The most jaw-dropping of Tinker’s television ads has been pulled from YouTube, but Eric Kleefeld was right yesterday when he said the spot “just might be the nastiest, most race-baiting (and Jew-baiting) ad of the entire cycle.”
“While he’s in our churches, clapping his hands and tapping his feet … he’s the only senator who thought our kids shouldn’t be allowed to pray in school,” the announcer says, referring to an old vote against school prayer from when Cohen was a state senator. And remember, this is coming from a Democrat.
Cohen is the only white Congressman from a majority-minority district in the South, and was elected largely because of the divided field of black candidates in the 2006 primary, which included Tinker herself. Tinker never really stopped running against him, and has picked up the support of EMILY’s List and a few members of the Congressional Black Caucus.
Furthermore, Cohen is a Jew — which makes the “our churches” line all the more suspicious.
While Tinker’s ad was pulled from YouTube, it’s unclear whether her campaign has also pulled it from the Memphis airwaves.
The message of the ad is patently ridiculous. Cohen opposed state-sponsored prayer in public schools? Of course he did — he’s a Dem; we support the First Amendment and the separation of church and state. Tinker’s ad, of course, had less to do with civil liberties and more to do with transparent Jew-baiting.
Wait, it gets worse.
Josh Marshall noted:
I should add as background that I know from a very reliable source that Nikki Tinker, the candidate running the ad, has said before large numbers of supporters that she planned to make Cohen’s non-embrace of Christianity (i.e., he’s Jewish) a key part of her campaign.

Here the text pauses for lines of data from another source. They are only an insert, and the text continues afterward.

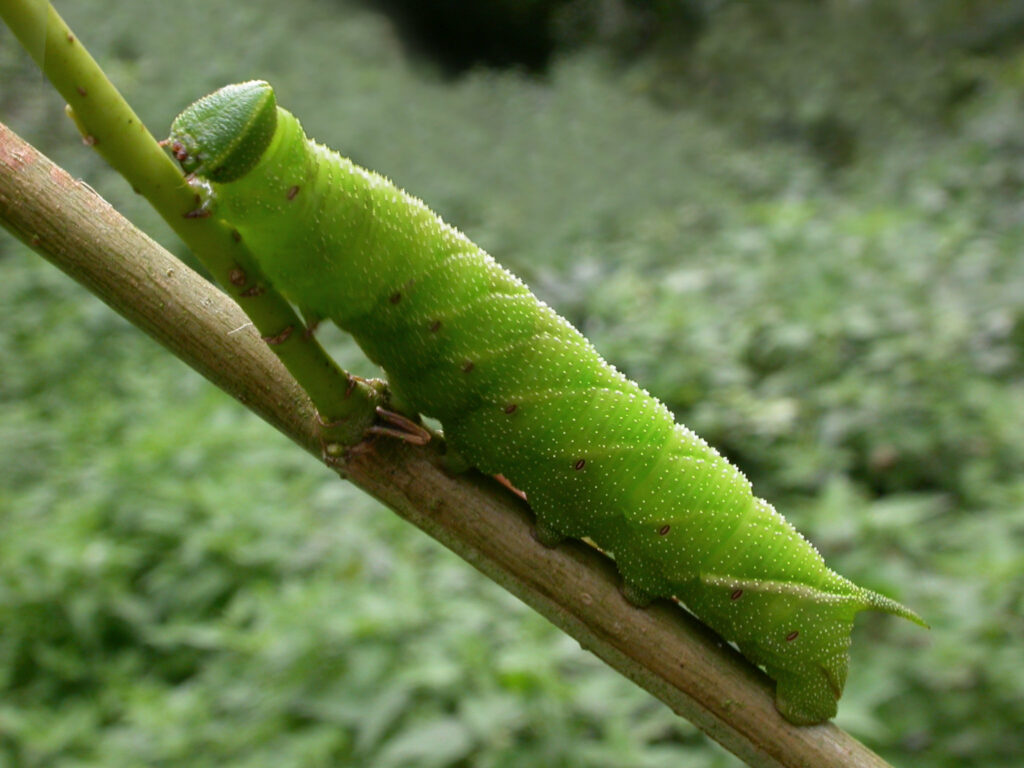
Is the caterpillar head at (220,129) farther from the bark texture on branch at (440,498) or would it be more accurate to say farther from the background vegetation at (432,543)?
the background vegetation at (432,543)

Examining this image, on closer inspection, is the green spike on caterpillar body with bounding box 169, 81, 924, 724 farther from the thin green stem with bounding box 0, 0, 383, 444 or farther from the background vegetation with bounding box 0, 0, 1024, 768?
the background vegetation with bounding box 0, 0, 1024, 768

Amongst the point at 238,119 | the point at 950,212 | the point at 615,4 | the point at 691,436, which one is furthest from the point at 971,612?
the point at 615,4

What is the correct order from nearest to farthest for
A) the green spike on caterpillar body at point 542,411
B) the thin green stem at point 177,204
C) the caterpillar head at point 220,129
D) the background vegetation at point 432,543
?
the thin green stem at point 177,204, the caterpillar head at point 220,129, the green spike on caterpillar body at point 542,411, the background vegetation at point 432,543

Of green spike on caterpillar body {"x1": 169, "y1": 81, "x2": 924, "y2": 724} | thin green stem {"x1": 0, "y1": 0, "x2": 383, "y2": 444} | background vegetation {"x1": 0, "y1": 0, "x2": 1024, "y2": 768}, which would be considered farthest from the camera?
background vegetation {"x1": 0, "y1": 0, "x2": 1024, "y2": 768}

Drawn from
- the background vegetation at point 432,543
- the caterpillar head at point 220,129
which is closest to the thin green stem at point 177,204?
the caterpillar head at point 220,129

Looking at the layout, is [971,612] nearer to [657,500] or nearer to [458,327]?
[657,500]

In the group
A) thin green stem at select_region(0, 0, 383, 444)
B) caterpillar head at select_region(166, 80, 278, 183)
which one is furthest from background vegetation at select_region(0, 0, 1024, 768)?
caterpillar head at select_region(166, 80, 278, 183)
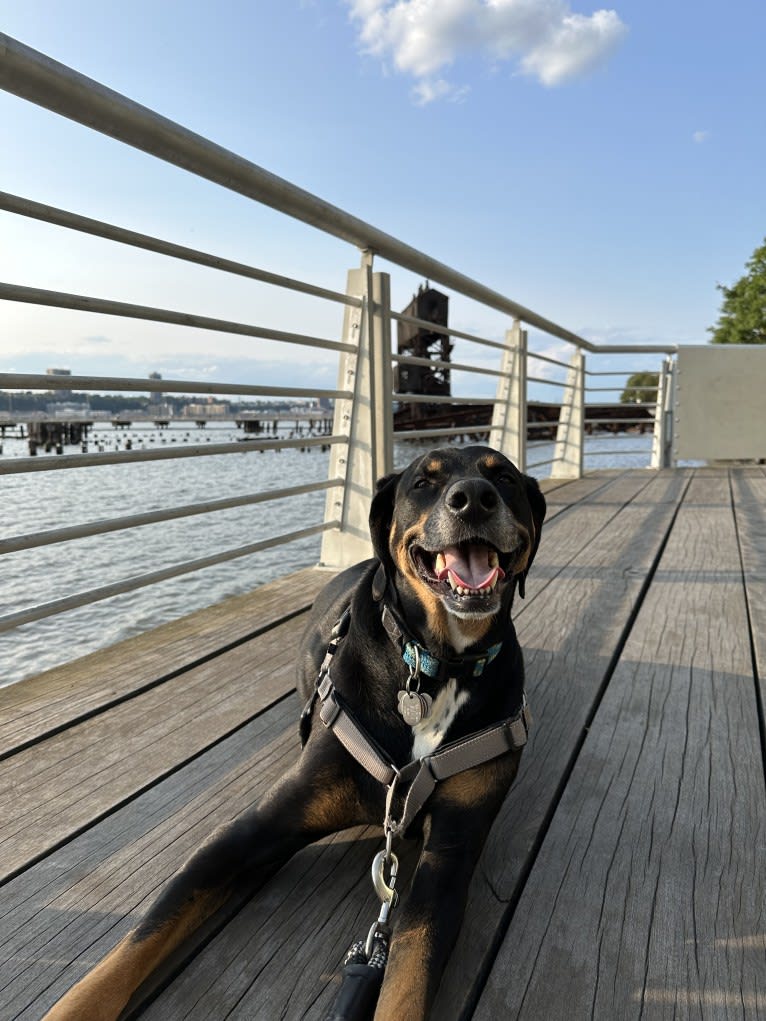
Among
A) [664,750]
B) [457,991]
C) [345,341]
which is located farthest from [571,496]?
[457,991]

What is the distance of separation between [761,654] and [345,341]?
2.15 m

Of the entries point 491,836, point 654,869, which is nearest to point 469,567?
point 491,836

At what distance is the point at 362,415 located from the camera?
336 cm

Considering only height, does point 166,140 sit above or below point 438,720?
above

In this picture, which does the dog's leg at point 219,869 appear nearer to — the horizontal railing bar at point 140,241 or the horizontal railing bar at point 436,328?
the horizontal railing bar at point 140,241

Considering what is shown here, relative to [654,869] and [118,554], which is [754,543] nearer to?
[654,869]

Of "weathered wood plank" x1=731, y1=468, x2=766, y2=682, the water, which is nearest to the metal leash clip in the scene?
"weathered wood plank" x1=731, y1=468, x2=766, y2=682

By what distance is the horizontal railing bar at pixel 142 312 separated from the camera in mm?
1864

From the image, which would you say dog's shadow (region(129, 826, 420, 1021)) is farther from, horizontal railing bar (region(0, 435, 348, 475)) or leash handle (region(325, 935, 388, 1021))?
horizontal railing bar (region(0, 435, 348, 475))

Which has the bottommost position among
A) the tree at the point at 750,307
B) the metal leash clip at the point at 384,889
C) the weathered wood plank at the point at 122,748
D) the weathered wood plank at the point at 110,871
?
the weathered wood plank at the point at 110,871

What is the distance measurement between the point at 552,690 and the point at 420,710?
2.91 ft

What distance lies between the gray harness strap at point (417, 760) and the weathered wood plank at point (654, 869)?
24 centimetres

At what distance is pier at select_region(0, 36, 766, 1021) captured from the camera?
1.12 metres

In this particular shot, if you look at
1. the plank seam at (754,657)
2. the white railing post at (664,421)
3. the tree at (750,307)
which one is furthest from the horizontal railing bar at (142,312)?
the tree at (750,307)
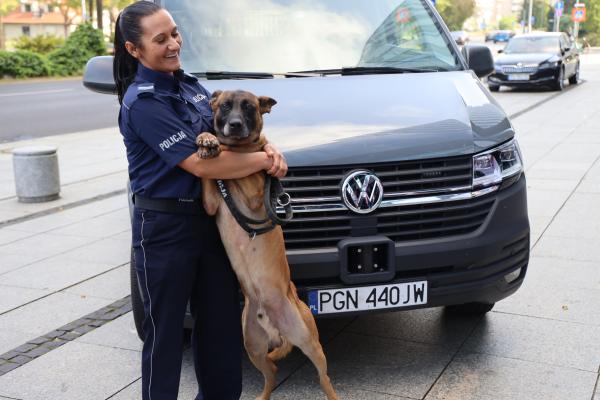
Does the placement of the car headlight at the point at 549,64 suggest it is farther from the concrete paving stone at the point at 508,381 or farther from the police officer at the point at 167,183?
the police officer at the point at 167,183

And I’m given to understand that this aspect of her campaign is widely understood in Dem circles in DC.
All the more reason for Dems to condemn it. There’s never any reason for a candidate to stoop to this level; for a Democrat to do it is truly outrageous. Why did Emily’s List throw its support to Tinker, and stand by her after her attacks?
And if this were the only offensive ad in the campaign, it would be bad enough. But it’s not.

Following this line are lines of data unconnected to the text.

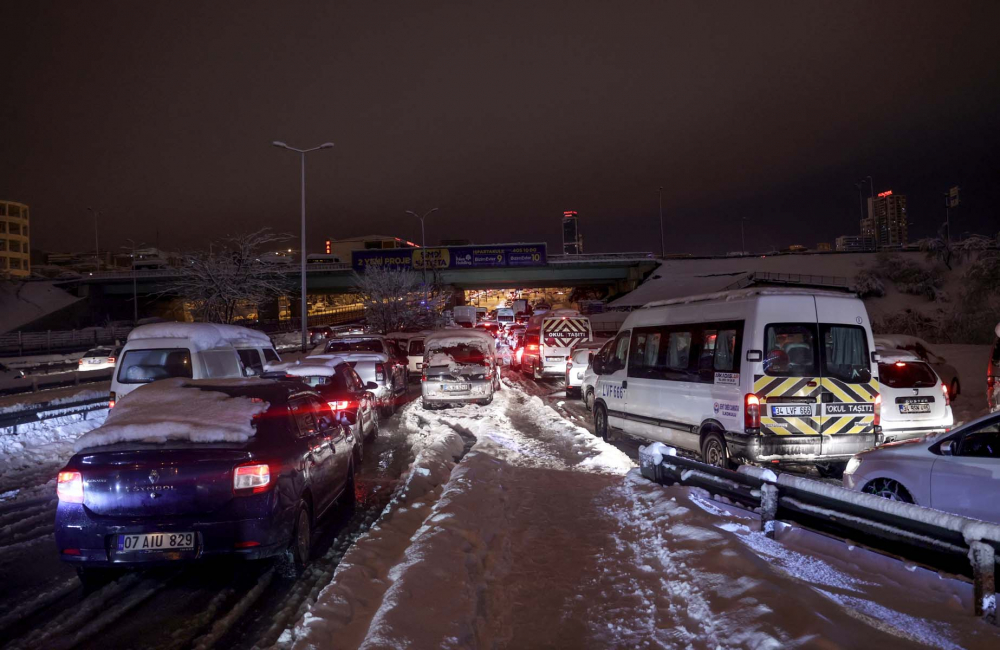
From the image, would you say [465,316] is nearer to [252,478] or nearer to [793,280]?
[793,280]

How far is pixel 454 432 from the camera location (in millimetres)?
13297

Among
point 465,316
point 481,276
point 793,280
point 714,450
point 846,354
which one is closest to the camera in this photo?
point 846,354

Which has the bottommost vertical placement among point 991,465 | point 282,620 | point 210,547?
point 282,620

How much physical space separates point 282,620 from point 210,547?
32.5 inches

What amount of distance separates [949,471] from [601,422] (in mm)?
7173

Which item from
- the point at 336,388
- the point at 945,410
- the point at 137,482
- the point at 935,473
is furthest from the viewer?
the point at 336,388

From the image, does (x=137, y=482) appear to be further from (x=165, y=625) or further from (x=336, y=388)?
(x=336, y=388)

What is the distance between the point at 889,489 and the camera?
21.3ft

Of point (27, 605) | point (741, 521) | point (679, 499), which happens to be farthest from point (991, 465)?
point (27, 605)

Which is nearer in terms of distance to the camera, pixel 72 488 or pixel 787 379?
Result: pixel 72 488

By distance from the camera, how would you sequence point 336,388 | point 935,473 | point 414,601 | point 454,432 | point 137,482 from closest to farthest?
1. point 414,601
2. point 137,482
3. point 935,473
4. point 336,388
5. point 454,432

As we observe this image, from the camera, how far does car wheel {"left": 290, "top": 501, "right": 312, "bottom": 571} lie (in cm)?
566

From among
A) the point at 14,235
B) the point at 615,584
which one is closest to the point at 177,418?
the point at 615,584

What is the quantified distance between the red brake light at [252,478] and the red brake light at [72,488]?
1.19m
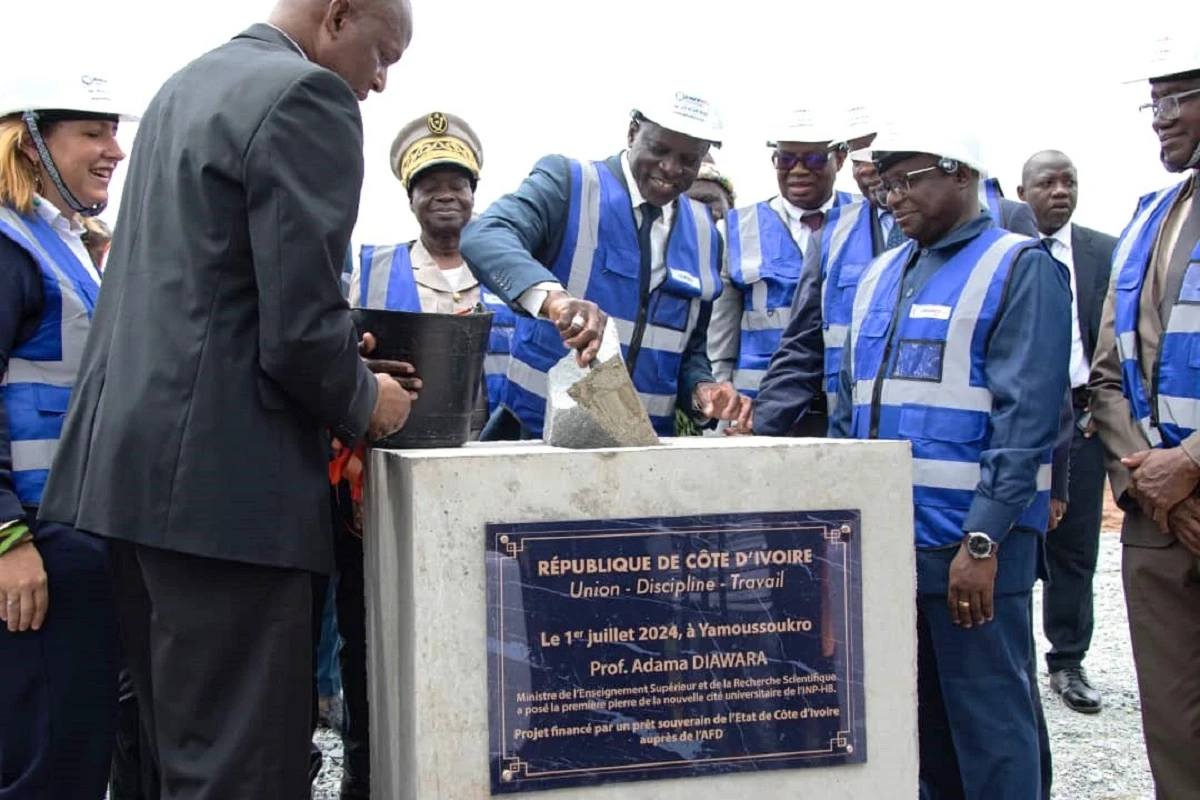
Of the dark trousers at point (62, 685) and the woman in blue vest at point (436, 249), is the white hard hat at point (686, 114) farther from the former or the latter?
the dark trousers at point (62, 685)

In the culmination of a racially fraught Congressional campaign in Memphis, a black candidate is linking her liberal-leaning white primary opponent in Thursday’s contest, Representative Steve Cohen, to the Ku Klux Klan in a television advertisement. […]

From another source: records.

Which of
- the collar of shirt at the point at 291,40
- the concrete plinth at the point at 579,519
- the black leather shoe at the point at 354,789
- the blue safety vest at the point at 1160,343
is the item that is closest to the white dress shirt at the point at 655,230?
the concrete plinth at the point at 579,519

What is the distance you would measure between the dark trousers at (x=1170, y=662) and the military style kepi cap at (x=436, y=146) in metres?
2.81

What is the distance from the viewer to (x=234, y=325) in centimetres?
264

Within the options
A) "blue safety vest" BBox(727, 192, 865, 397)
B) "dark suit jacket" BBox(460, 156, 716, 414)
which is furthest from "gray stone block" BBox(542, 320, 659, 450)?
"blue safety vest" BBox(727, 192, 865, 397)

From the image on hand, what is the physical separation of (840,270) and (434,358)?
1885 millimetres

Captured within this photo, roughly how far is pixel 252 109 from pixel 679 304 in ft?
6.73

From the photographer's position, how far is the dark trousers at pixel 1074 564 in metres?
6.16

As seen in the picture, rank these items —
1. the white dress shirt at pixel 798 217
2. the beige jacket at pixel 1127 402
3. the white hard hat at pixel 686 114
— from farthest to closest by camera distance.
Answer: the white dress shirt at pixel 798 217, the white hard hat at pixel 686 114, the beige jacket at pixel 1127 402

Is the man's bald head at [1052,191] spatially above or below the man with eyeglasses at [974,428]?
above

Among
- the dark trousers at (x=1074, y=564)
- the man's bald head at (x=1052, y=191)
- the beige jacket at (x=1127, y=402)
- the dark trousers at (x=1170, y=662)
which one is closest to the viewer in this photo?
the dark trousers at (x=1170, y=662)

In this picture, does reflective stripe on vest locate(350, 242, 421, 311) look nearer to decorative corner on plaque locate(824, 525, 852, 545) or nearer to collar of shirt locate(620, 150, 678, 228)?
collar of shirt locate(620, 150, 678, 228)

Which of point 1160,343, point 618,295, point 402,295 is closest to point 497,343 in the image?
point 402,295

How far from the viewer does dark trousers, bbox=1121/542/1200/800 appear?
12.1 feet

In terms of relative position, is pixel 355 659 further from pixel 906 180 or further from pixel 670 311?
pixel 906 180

The advertisement for the challenger, Nikki Tinker, juxtaposes Mr. Cohen’s picture with that of a hooded Klansman, and criticizes Mr. Cohen for voting against renaming a park in Memphis currently named for the Confederate general Nathan Bedford Forrest, a Ku Klux Klan founder.
“This makes you wonder,” a black former county commissioner, Walter Bailey, says in the advertisement. “Who is the real Steve Cohen?”
The brief television spot has provoked an uproar in the already heated primary campaign, with supporters of Mr. Cohen — known for his support of civil rights measures in a long career in the Tennessee legislature — saying it crossed the line.
Though the city’s newspaper, The Memphis Commercial Appeal, denounced the advertisement as a “smear,” the campaign of Ms. Tinker, a corporate lawyer, defended it as legitimate. On Saturday, several prominent black leaders in Memphis, including ministers, officials and activists, held a news conference to speak out against the advertisement.